AIM 1 — Using the Alluxio monitoring article, state whether each statement agrees with it. Answer yes or no for each and quote the deciding words. (a) Cluster metrics are calculated by the leading master. (b) The web UI metrics page provides flexible, universal monitoring with no further work. (c) The metric system polls sources periodically.

PASSAGE SHOWN —
How to Set Up Monitoring System for Alluxio with Prometheus and Grafana in 10 Minutes

Overview

Alluxio provides a comprehensive metrics system for monitoring the status of the Alluxio master, worker and client. Alluxio’s metrics system supports various kinds of metrics, e.g. an embedded JSON sink and the Prometheus sink. Users and developers can easily create a custom sink of Alluxio by implementing the Sink interface.

In addition, Alluxio provides a metrics page in web UI showing some key information of Alluxio, such as bytes throughput and storage space. However, if you want more flexible and universal monitoring, additional work is required.

This blog will introduce how Tencent uses Prometheus and Grafana to set up monitoring system for Alluxio in 10 minutes.

How Alluxio Metrics System Works

The following framework depicts Alluxio’s metrics system.

Types of Metrics

Alluxio metrics are generated by different sources and consumed by sinks. The metric system polls sources periodically and passes metric reports to sinks.

There are two types of metrics.

Cluster metrics: aggregated from workers and clients, then calculated by the leading master. Cluster metrics provide snapshots of Alluxio cluster.
Process metrics: collected by each Alluxio process, including master metrics, worker metrics, and client metrics.

Metrics Naming Patterns

In general, metrics of Alluxio follow two naming patterns. The first is for master metrics, which consist of Master, metricName and some tags (optional). For example, Master.GetFileInfoOps. The second is for non-master metrics, which consists of processType, metricName, tags, and hostnName. For example, below is openExistingFile metrics for worker. The processType is worker, the metricName is openExistingFile, followed by three tags: user, UFS location, and UFS type. The last part is the hostName of worker.

GIVEN RECORDS —
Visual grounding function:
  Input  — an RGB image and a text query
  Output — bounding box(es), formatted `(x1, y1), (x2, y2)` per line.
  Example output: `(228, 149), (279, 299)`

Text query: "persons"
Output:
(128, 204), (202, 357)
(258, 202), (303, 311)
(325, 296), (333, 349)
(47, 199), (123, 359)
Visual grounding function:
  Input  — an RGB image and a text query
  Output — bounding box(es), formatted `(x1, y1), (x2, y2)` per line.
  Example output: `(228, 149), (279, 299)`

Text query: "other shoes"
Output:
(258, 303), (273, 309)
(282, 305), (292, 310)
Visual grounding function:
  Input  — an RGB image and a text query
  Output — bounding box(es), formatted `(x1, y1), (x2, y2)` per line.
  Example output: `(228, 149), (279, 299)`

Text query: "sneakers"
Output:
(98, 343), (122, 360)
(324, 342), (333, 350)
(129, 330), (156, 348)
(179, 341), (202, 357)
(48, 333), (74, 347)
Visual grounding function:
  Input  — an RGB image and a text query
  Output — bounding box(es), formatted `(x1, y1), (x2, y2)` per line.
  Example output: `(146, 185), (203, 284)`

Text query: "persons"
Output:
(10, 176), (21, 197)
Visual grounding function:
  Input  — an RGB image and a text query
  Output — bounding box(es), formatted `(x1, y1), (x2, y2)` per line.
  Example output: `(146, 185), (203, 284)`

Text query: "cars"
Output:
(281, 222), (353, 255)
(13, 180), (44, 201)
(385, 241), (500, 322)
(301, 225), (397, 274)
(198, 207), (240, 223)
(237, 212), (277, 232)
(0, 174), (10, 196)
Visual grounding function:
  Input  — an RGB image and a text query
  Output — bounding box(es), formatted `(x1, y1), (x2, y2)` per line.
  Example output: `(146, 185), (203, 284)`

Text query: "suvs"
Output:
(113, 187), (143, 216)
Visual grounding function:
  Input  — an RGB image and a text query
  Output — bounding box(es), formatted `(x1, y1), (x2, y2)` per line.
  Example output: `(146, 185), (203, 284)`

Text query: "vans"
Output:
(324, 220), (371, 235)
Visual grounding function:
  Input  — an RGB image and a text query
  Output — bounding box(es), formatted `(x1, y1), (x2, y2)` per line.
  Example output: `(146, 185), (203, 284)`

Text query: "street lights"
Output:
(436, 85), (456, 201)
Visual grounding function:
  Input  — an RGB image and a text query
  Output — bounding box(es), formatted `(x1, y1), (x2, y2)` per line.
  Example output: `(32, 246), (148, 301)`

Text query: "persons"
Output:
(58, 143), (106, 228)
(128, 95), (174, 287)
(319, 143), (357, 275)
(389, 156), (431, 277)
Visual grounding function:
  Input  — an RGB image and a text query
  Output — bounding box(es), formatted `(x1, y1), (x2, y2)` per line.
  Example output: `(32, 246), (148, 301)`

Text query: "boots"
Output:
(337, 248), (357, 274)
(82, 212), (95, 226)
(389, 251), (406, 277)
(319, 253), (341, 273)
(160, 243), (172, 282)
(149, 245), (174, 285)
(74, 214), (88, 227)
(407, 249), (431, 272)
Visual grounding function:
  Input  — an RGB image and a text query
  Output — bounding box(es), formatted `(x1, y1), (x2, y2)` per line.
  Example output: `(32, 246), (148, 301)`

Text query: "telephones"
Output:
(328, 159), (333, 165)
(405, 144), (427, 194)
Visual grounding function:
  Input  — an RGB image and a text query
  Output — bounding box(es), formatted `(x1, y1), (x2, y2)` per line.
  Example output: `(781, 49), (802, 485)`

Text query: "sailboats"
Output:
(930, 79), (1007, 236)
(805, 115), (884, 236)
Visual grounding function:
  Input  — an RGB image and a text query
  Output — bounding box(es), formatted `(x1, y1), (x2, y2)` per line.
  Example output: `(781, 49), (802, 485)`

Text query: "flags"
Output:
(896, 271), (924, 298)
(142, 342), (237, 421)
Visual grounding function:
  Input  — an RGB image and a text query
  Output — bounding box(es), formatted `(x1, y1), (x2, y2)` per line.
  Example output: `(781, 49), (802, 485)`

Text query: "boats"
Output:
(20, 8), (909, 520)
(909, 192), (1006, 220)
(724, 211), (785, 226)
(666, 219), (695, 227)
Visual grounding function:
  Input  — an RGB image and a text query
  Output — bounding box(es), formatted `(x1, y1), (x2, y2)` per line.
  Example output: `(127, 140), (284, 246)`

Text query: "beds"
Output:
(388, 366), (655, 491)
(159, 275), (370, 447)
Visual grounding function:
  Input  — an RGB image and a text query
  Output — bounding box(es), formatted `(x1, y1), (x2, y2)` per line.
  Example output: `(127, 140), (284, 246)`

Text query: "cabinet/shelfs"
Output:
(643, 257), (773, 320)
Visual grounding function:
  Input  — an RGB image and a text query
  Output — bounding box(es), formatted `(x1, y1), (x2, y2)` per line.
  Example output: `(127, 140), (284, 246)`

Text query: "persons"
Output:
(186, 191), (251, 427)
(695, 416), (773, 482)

AIM 2 — Rewrite the records from their start down to the line containing "(0, 174), (10, 196)", changing "Visual grounding function" to "Object localization function" and leaving everything else as it is. Give only those lines.

FULL RESPONSE 1 —
(a) Yes: "aggregated from workers and clients, then calculated by the leading master."
(b) No: "However, if you want more flexible and universal monitoring, additional work is required."
(c) Yes: "The metric system polls sources periodically and passes metric reports to sinks."

FULL RESPONSE 2 —
Object localization function:
  Input  — an RGB image and a text query
  Output — bounding box(es), formatted `(x1, y1), (x2, y2)` per line.
  Example output: `(228, 149), (279, 299)`

Text query: "persons"
Output:
(128, 204), (202, 357)
(258, 202), (303, 311)
(325, 296), (333, 349)
(47, 199), (123, 359)
Object localization function:
  Input  — an RGB image and a text query
  Output — bounding box(es), formatted `(x1, y1), (x2, y2)` per line.
  Example output: `(228, 149), (279, 299)`

Text query: "other shoes"
Output:
(258, 303), (273, 309)
(282, 305), (292, 310)
Object localization function:
  Input  — an RGB image and a text query
  Output — bounding box(es), formatted `(x1, y1), (x2, y2)` per line.
  Example output: `(228, 149), (279, 299)`

Text query: "sneakers"
Output:
(98, 343), (122, 360)
(324, 342), (333, 350)
(129, 330), (156, 348)
(179, 341), (202, 357)
(48, 333), (74, 347)
Object localization function:
  Input  — an RGB image and a text query
  Output — bounding box(es), formatted `(x1, y1), (x2, y2)` per line.
  Example output: `(146, 185), (203, 284)`

Text query: "persons"
Output:
(10, 176), (21, 197)
Object localization function:
  Input  — an RGB image and a text query
  Output — bounding box(es), formatted `(x1, y1), (x2, y2)` per line.
  Example output: `(146, 185), (203, 284)`

Text query: "cars"
Output:
(281, 222), (353, 255)
(13, 180), (44, 201)
(385, 241), (500, 322)
(301, 225), (397, 274)
(198, 207), (240, 223)
(237, 212), (277, 232)
(0, 174), (10, 196)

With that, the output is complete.